Nicht minder beeindruckend als die aufgeführten Erklärungen wirkt das methodologische Vorgehen der Autoren. Die Daten werden in zweifacher Weise analysiert. Einerseits wird die sprachliche Entwicklung in ihrem chronologischen Verlauf dargestellt, andererseits werden detaillierte Beschreibungen des kindlichen Sprachstandes zu verschiedenen Altersstufen vorgenommen. In beiden Fällen werden Überblickstabellen erstellt, die nicht nur die Produktionen der eigenen Kinder, sondern auch die aus anderen Studien berücksichtigen. Um Vergleiche zwischen den jeweiligen Ergebnissen zu ermöglichen, werden gelegentlich sogar statistische Verfahren herangezogen. Allerdings sind die Sterns bedacht, keine voreiligen Generalisierungen zu treffen. Sie betonen wiederholt, dass jedes Kind ein Individuum ist, sich somit zwar allgemeine Tendenzen, aber keine absolutistischen Erwerbsstufen bestimmen lassen. Weiterhin reflektieren sie kritisch, dass die beobachteten Kinder überwiegend aus der gebildeten Mittelschicht stammen. Ob sich Kinder aus anderen Schichten ähnlich verhalten, müsse in weiteren Studien geklärt werden. Damit wird ein noch heute aktuelles Defizit in der Spracherwerbsforschung bereits vor so vielen Jahren aufgeworfen.

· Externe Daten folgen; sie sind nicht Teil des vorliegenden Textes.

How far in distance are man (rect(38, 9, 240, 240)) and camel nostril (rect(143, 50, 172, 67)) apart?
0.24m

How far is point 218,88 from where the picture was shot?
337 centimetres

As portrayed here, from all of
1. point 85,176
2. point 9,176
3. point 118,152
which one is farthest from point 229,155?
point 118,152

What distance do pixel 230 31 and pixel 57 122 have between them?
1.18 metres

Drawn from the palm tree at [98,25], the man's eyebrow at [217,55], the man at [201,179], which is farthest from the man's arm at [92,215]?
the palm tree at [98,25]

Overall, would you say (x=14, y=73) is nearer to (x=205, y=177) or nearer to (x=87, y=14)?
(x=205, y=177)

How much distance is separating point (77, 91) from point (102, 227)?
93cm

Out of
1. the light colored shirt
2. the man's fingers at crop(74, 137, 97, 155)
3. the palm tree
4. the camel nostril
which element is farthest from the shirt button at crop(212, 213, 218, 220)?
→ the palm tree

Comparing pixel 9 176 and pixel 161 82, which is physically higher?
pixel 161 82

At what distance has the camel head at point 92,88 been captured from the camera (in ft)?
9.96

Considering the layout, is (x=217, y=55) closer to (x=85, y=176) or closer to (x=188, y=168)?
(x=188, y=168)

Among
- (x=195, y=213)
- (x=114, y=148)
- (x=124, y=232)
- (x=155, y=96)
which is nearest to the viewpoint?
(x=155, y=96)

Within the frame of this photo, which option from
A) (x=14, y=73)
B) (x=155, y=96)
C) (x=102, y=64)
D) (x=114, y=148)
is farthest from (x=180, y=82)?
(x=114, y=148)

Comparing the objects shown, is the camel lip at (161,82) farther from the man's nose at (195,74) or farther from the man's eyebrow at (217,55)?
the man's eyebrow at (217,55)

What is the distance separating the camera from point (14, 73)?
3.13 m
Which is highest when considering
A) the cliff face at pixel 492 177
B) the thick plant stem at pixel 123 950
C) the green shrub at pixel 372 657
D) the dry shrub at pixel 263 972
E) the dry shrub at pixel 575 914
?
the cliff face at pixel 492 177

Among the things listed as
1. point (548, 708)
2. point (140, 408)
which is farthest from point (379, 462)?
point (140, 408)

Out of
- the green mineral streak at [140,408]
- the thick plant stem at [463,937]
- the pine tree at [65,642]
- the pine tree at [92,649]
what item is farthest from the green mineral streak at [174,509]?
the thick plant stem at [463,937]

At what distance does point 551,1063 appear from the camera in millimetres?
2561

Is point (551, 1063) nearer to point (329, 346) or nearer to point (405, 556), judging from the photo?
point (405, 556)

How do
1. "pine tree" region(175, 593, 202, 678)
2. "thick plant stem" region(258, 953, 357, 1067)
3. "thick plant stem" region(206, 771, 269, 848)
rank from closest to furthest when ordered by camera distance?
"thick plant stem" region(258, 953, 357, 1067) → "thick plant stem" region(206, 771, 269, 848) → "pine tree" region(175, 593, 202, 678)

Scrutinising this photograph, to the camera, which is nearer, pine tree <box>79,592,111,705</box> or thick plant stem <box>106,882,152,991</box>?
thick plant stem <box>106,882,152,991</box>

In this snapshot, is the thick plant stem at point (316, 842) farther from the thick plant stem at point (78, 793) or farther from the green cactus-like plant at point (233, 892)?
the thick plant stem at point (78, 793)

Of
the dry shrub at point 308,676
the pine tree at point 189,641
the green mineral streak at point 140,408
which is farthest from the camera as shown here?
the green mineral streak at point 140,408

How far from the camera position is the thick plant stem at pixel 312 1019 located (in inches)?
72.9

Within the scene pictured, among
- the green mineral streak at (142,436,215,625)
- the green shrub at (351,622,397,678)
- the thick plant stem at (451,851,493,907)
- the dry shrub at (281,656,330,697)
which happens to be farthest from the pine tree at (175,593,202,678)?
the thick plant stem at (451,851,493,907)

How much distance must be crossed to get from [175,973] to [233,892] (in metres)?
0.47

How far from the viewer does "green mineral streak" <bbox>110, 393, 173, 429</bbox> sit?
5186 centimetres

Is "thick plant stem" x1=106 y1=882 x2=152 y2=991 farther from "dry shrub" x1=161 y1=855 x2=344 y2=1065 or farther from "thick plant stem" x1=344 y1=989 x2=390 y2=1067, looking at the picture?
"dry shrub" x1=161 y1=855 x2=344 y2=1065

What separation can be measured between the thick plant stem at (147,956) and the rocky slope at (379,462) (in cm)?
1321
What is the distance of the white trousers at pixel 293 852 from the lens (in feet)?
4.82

Allerdings finden sich im Werk auch manche Positionen, an deren Gültigkeit heutige Linguisten Zweifel äußern würden. Vor allem die Unterscheidung der Sprachen der Welt in primitive und höhere, wobei Letztere vorwiegend die Indogermanischen einschließen und eine höhere Komplexität als Erste aufwiesen, hat inzwischen erheblich an Legitimation verloren und fällt eher negativ ins Auge.
Abgesehen von vereinzelten Ansichten dieser Art, die ohnehin nicht den thematischen Schwerpunkt der Monographie betreffen, lassen sich keine nennenswerten Schwachstellen in der Erhebung wie Analyse der gesammelten Daten feststellen. Folglich handelt es sich um ein Werk, dass immer noch auf Grund seiner herausragenden Aufarbeitung der kindlichen Sprachentwicklung von großem Interesse für Linguisten sowie Nicht-Linguisten ist. Dies bestätigt ebenfalls der häufige Verweis auf den großen Fundus der Sterns in der aktuellen Literatur zu Spracherwerbsschritten bei Kindern. Den wichtigsten Beitrag des Werkes sehen wir darin, dass es die Kindersprache als eine eigenständige Variante wertschätzt, welche eigenen Regeln auf ihrem Weg zur Vollsprache folgt und nicht durch die Perspektive der Erwachsenen zu interpretieren ist. Die Sprache der Kinder erachten die Sterns weder als eine fehlerhafte Sprachform, noch als eine Vereinfachung der Erwachsenensprache. Vielmehr sehen sie in ihren Abweichungen von der Vollsprache Belege für die kindliche Wahrnehmung und Bewertung der Welt. Somit entdeckt der durch die Seiten des Buches wandernde Leser mit den Worten von Clara und William Stern, „wie das für uns so abgegriffene Mittel der Sprache im Kinde ein Weltbild von anschaulichster Farbigkeit hervorzurufen vermag“ (S. 418).
[1] Stern, Clara & Stern, William. ([1907] 1965). Die Kindersprache. Eine psychologische und sprachtheoretische Untersuchung (4. Aufl.). Darmstadt: Wissenschaftliche Buchgesellschaft.